Running it on the last 50 articles posted to /c/politics, we see:

https://lemmy.world/post/20739836: Source is unreliable since ownership change
https://lemmy.world/post/20736298: Source is unreliable for political topics since 2011
https://lemmy.world/post/20724155: Reliability consensus is mixed
https://lemmy.world/post/20723675: Source is unreliable
https://lemmy.world/post/20722912: Source is unreliable
https://lemmy.world/post/20722910: Reliability consensus is mixed
https://lemmy.world/post/20716118: Reliability consensus is mixed
https://slrpnk.net/post/14127964: Reliability consensus is mixed

It’s more complex to use this than MBFC, because there’s a lot more depth to the rankings, and sometimes human judgement is needed to assign scores. There’s a category “needinfo,” meaning it’s necessary to know what topic is being discussed or when an article was written, because of an ownership change or similar factor. I’ve applied that judgement above. That, to me, is a good thing. It means the bot is grounded in something, and not just blithely spitting out arbitrary scores without bothering to ground them in any reality.

In practice, I think it would be realistic to assign a single reliability ranking to most of the “needinfo” sources. You can manually edit the .json data to do so. Almost all of the posts are going to fit into one of Wikipedia’s categorizations or another. Newsweek is unreliable, The Guardian is reliable, and so on.

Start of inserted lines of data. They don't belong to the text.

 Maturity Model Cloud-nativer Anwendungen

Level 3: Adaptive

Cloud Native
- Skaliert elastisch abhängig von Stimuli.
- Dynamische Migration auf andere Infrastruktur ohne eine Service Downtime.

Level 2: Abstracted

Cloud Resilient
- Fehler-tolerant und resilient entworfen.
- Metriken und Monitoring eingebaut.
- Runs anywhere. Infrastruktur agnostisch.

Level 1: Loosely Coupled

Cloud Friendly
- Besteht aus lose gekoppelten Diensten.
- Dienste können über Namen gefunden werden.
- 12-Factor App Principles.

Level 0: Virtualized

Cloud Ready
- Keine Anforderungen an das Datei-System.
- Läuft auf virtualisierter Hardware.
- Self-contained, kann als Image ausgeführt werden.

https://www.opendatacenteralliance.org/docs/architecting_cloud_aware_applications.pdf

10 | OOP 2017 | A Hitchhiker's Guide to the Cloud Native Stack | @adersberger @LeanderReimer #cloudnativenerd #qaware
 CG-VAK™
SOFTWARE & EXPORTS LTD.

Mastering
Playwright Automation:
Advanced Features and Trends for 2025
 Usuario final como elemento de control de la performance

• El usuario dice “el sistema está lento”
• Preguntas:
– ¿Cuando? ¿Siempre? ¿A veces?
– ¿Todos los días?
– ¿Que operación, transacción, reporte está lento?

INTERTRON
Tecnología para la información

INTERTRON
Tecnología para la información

I think most of the mixed-consensus sources can be used without a second thought. Mostly, the questions about them boil down to open partisanship of the source, which for a political community is perfectly fine as long as they’re trustable factually.

If you want me to boil this down further, so that it gives a single “yes” or “no” score to each source, I can do that and probably keep almost all of the accuracy of the rankings, now that I’ve looked at it for a little while.

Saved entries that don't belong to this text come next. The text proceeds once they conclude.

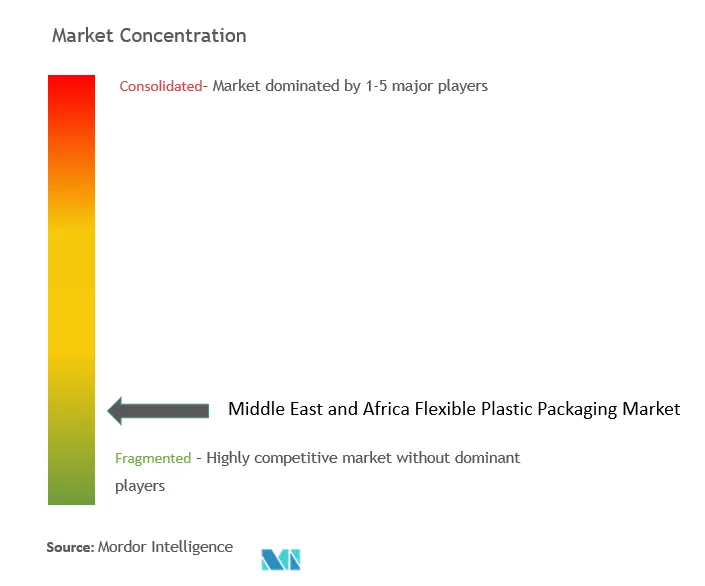 Market Concentration

Consolidated- Market dominated by 1-5 major players

Middle East and Africa Flexible Plastic Packaging Market

Fragmented - Highly competitive market without dominant players

Source: Mordor Intelligence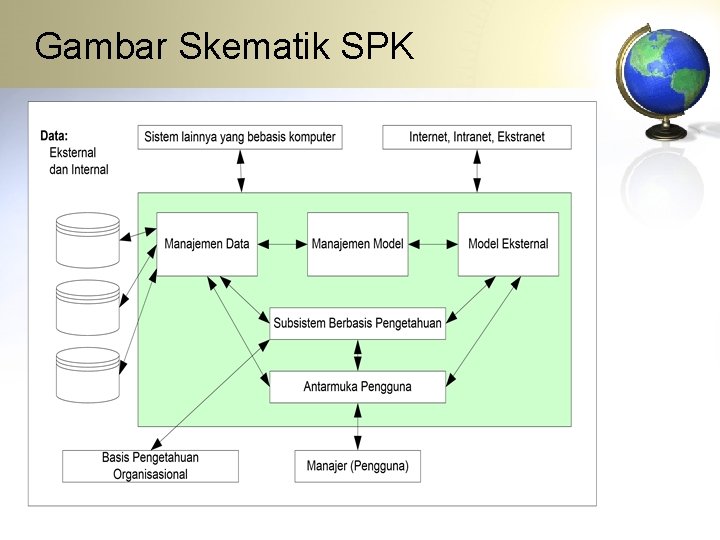 Gambar Skematik SPK

Data:
Eksternal
dan Internal

Sistem lainnya yang bebasis komputer

Internet, Intranet, Ekstranet

Manajemen Data

Manajemen Model

Model Eksternal

Subsistem Berbasis Pengetahuan

Antarmuka Pengguna

Basis Pengetahuan
Organisasional

Manajer (Pengguna)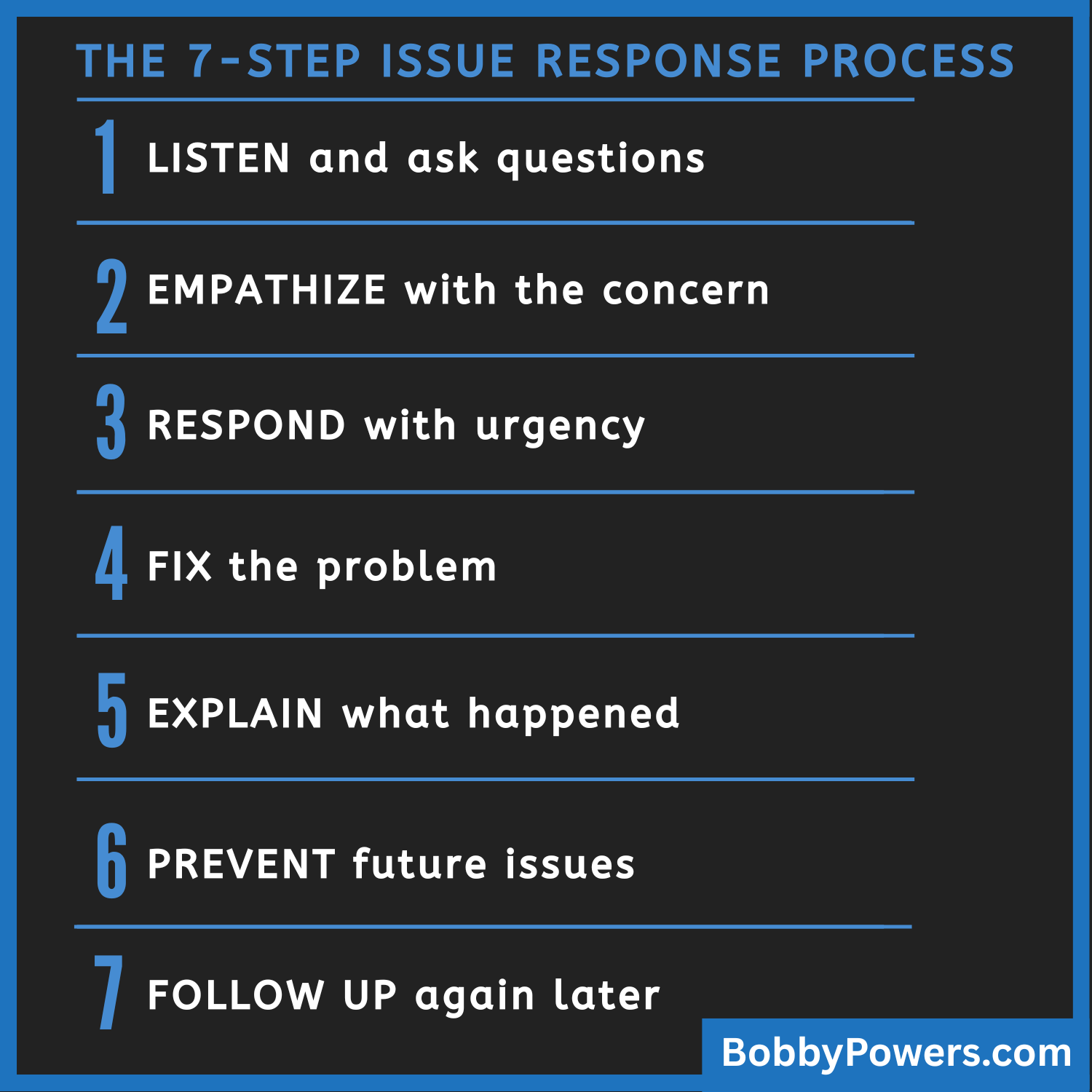 THE 7-STEP ISSUE RESPONSE PROCESS

1 LISTEN and ask questions

2 EMPATHIZE with the concern

3 RESPOND with urgency

4 FIX the problem

5 EXPLAIN what happened

6 PREVENT future issues

7 FOLLOW UP again later

BobbyPowers.com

When you talk about “adding” this to the bot, are you proposing to still have MBFC be the main source, with this as a footnote? A lot of the criticism of the bot is on the grounds that MBFC is a very bad source for judging reliability, so I would question the idea of keeping it on as the primary source.

NOT_RICK@lemmy.world · 4 months ago

Nice work, thanks for contributing!

Rooki@lemmy.world · 4 months ago

By “adding” i mean adding it into the field higher than MBFC ( as i personally think wikipedia is a little bit better for that ).

new:

Wikipedia: Reliability consensus is mixed…l ( whatever the scrapper scrapes ) MBFC: Right-Center - Credibility: High - Factual Reporting: Mostly Factual - United States of America
Search Wikipedia about this source

I would like to implement your code into the bot myself so i can learn how you would do it. If you are willing to share your code, please send me a github link ( or invite me if you want it to be private between you and me ) or if its super simple just send it in the dms.

PhilipTheBucket@ponder.cat · edit-2 4 months ago

I already sent it. It’s here:

https://ponder.cat/wp/wp-sources.zip

Edit: You don’t need to do the import initially, since there’s already a sources file with some small modifications. The import is the only complicated part. Use categorize.py to categorize a source, or lookup.py to run a quick command-line test.

Rooki@lemmy.world · 4 months ago

Ok i will look into it, thanks i thought it was just the sources not the code.

Rooki@lemmy.world · 4 months ago

Ok i implemented it into the bot and it took about 1 hour and 6 minutes to fetch all links and i am now implementing the part where it is inserted into the new text.

PhilipTheBucket@ponder.cat · 4 months ago

Sounds good. If you redid the import, I think you’ll want to make some manual fixes to the .json. Off the top of my head, I think you just need to add bbc.co.uk and aljazeera.com to the URL lists for those sources.